The fracture the Journal celebrates is not what the Board says it is. Justice Amy Coney Barrett joined the majority on the constitutional question. The Journal, in its editorial, treats the four-Justice output as a unified academic debate over “the varieties of conservative originalism.” The Board is eliding what the true dissents actually are: two distinct mechanisms to achieve the same substantive restriction on birthright citizenship, plus a statutory dodge. Justice Kavanaugh did not dissent. He concurred in the judgment on purely statutory grounds, holding that the Immigration and Nationality Acts of 1940 and 1952 already codify the consensus view. The Board calls the ruling 5-4, the count on the constitutional question. The actual margin on the only question that mattered to the executive order before the Court was 6-3.
Justice Clarence Thomas, joined by Justice Neil Gorsuch, invented a “domicile” requirement. Thomas argued that citizens must be “permanent members of the body politic” with “roots” in a place. The editorial board summarized the theory as restricting birthright citizenship to those “domiciled” in the United States, regardless of race—a requirement absent from the text of the 14th Amendment. The theory, applied to the 1898 facts, would have excluded the children of Wong Kim Ark himself—Chinese subjects whose parents had not established the kind of fixed, permanent home the Thomas framework requires. Justice Thomas reserves, in a footnote, the question whether the children of illegal aliens who have lived in the United States for years could be “domiciled” here. Justice Gorsuch, in a separate writing, hints that they could: “If those parents are not domiciled here, then where are they domiciled?” The Thomas-Gorsuch theory has no principled stopping point that excludes the second generation born to long-term residents.
Justice Samuel Alito’s solo dissent goes further. The 14th Amendment, he writes, “confers citizenship on only those children who, at birth, owe allegiance solely to this country.” This is the “allegiance” theory the Court considered and rejected in Wong Kim Ark in 1898. Justice Alito calls the majority’s ruling “a serious mistake” because it “invites entry to the U.S. by most of the world and forecloses democratic responses on the matter.” The Alito theory would deny citizenship to children born in the United States to any parent who retained any legal tie to a foreign state, regardless of the length of residence. A policy preference dressed as history.
Justice Kavanaugh’s separate writing is the most instructive. He agrees Mr. Trump’s order is illegal, but on a narrower ground: federal statutes from 1940 and 1952 codify the consensus reading of the 14th Amendment, so the executive order is unlawful even if the underlying constitutional question were open. On the constitutional question itself, Justice Kavanaugh would have reached a different result than the majority. His is a concurrence in the judgment on statutory grounds combined with a dissent on the constitutional question. Justice Kavanaugh’s position concedes that the conservative project on birthright citizenship must wait for another case, another composition, another theory of citizenship narrower than the text. The executive order was overreach. The constitutional question, in his view, is still open.

▶ [Given entries]

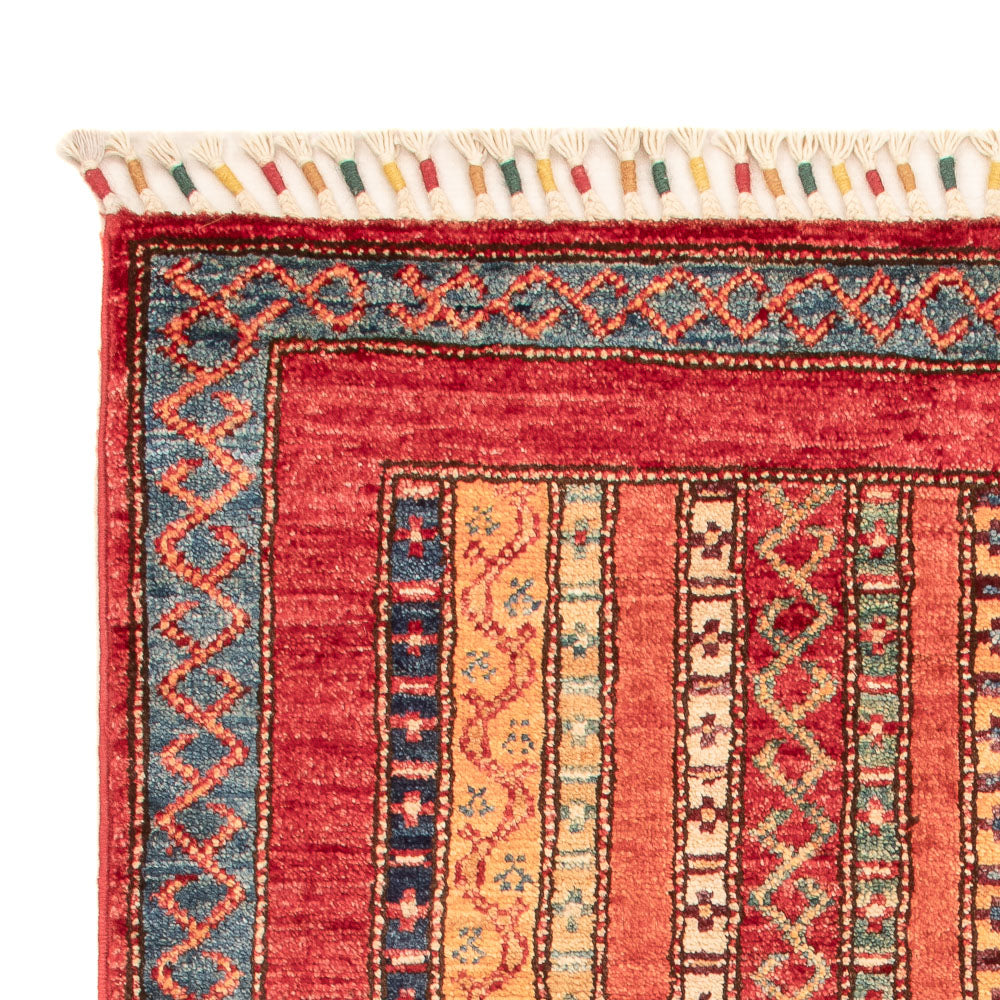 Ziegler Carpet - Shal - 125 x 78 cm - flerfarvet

--

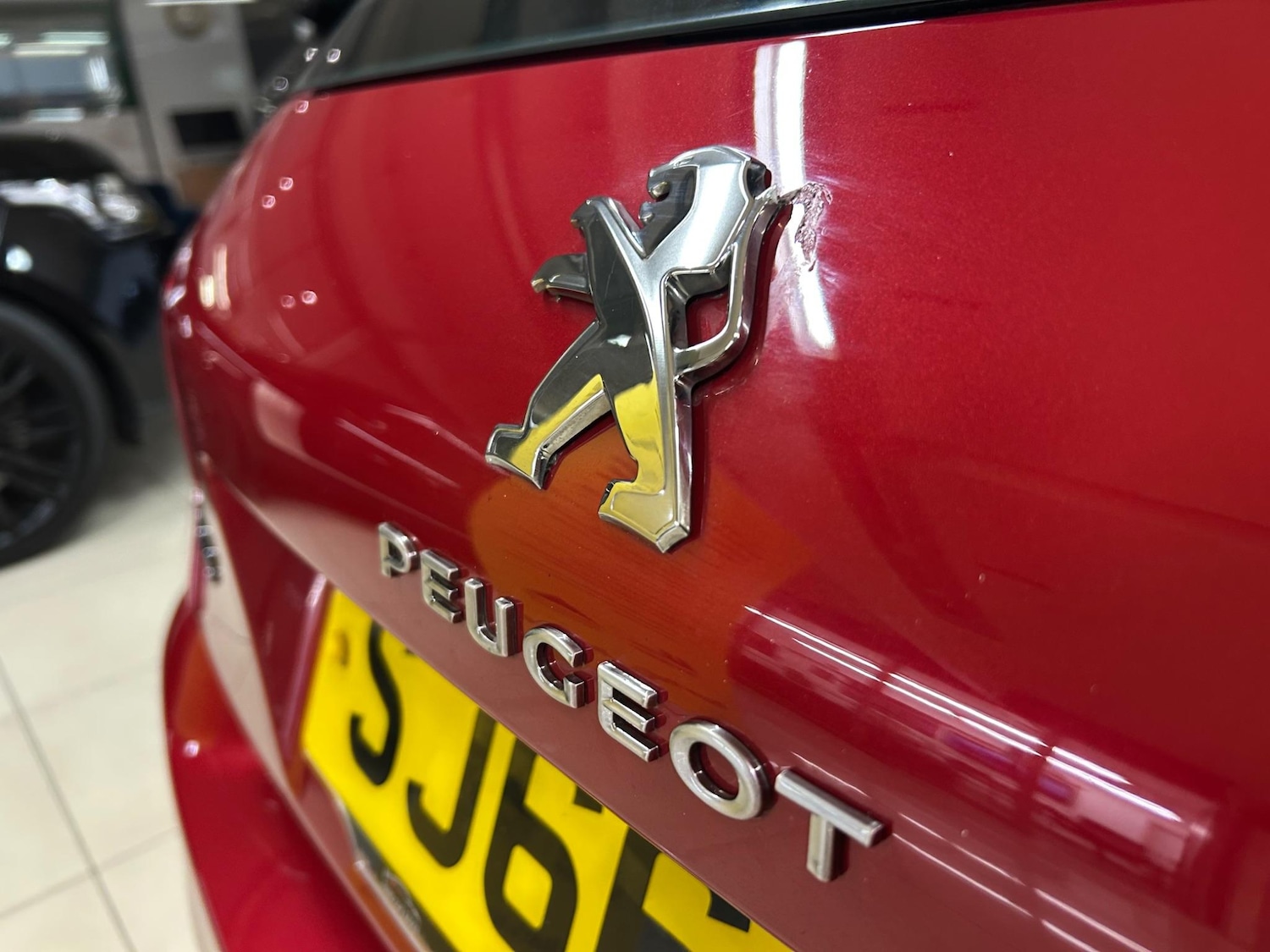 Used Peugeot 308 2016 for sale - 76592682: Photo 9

---

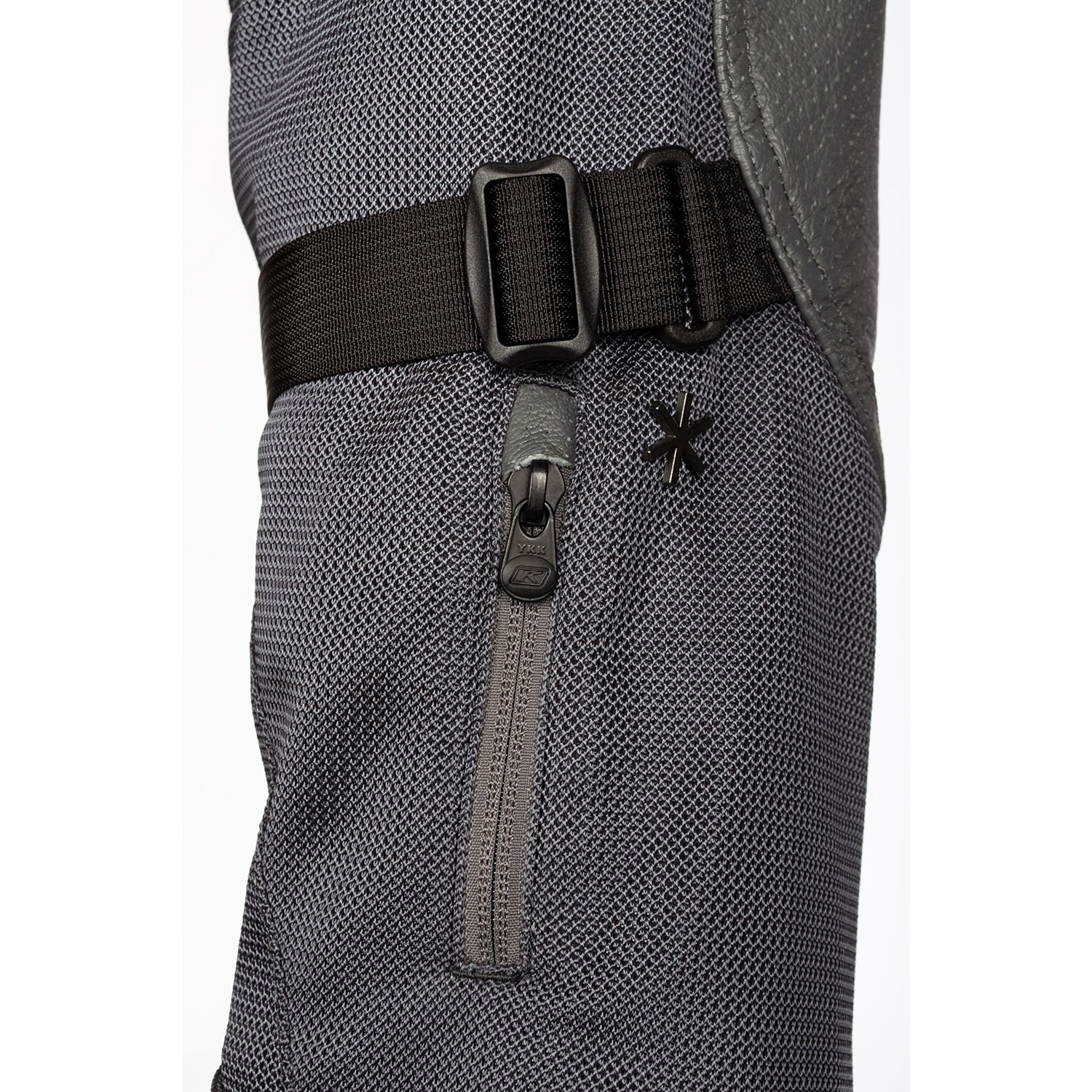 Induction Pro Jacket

▶ [Tasks and exercises]
(1) Reproduce the stretch of the birthright citizenship commentary from "The fracture the" through "Court was 6-3.".
(2) Continue the birthright citizenship commentary from the point at which it ends.
The records above come from a different source than the birthright citizenship commentary.

▶ [Exercise responses]
(1)
The fracture the Journal celebrates is not what the Board says it is. Justice Amy Coney Barrett joined the majority on the constitutional question. The Journal, in its editorial, treats the four-Justice output as a unified academic debate over “the varieties of conservative originalism.” The Board is eliding what the true dissents actually are: two distinct mechanisms to achieve the same substantive restriction on birthright citizenship, plus a statutory dodge. Justice Kavanaugh did not dissent. He concurred in the judgment on purely statutory grounds, holding that the Immigration and Nationality Acts of 1940 and 1952 already codify the consensus view. The Board calls the ruling 5-4, the count on the constitutional question. The actual margin on the only question that mattered to the executive order before the Court was 6-3.

(2)
The Journal calls Kavanaugh’s position a “middle way”—a courtesy title for a position that preserved the option to overrule the constitutional holding when the composition changes. The middle way is the legal movement’s way of holding the line until it can advance the line. The Journal’s editorial board is celebrating a concurrence-in-the-judgment that exists to leave the larger question unresolved.
This is the asymmetric structure of the conservative legal movement’s deployment of originalism. The 14th Amendment’s text and Wong Kim Ark together make the constitutional question straightforward. The Court got it right, 6-3 on the judgment, because the conservative legal movement has not yet produced a majority that can agree on how to overrule Wong Kim Ark. Three originalist theories—domicile, allegiance, statutory avoidance—fractured the position of the four dissenters. The Chief Justice, Justice Barrett, and the three liberals held the constitutional guarantee. Justice Kavanaugh held the result on a narrower ground. The constitutional guarantee held, in the end, because Justices Thomas, Gorsuch, Alito, and Kavanaugh could not agree on how to break it.
The Journal is not defending the holding. The Board is celebrating the fracture. The Board reads the split as evidence the Court is “not lockstep MAGA.” The Board is correct that the four dissenters did not agree. The Board is silent on what the disagreement was about. Three of the dissenters wanted the Court to overrule Wong Kim Ark and replace the 14th Amendment’s text with one of three narrower theories of citizenship. The fourth, Justice Kavanaugh, agreed with the majority only on the narrowest possible ground. The Journal is using the existence of intra-coalition disagreement to defend the institution. The Journal is not defending the Constitution.
The Board’s editorial reading misses the actual institutional dynamic. Roberts and Barrett did not vote to strike down Trump’s order because they reject the substantive goals of Justices Thomas, Gorsuch, and Alito; they voted to strike it down because overturning 128 years of precedent and common-law jus soli by executive fiat would shatter the Court’s remaining institutional legitimacy. Stripping citizenship from millions of native-born Americans by fiat would trigger immediate state-level noncompliance and a constitutional crisis the Court cannot survive. Roberts is managing the pace of the Court’s doctrinal deployment, refusing to spend the institution’s capital on a blunt executive weapon when the long game offers safer avenues. The dissenting Justices are not independent thinkers engaged in a good-faith debate over methodology; they are competing to construct the most plausible historical cover for a policy the political coalition demands, building the doctrinal chassis for a future, more carefully packaged assault.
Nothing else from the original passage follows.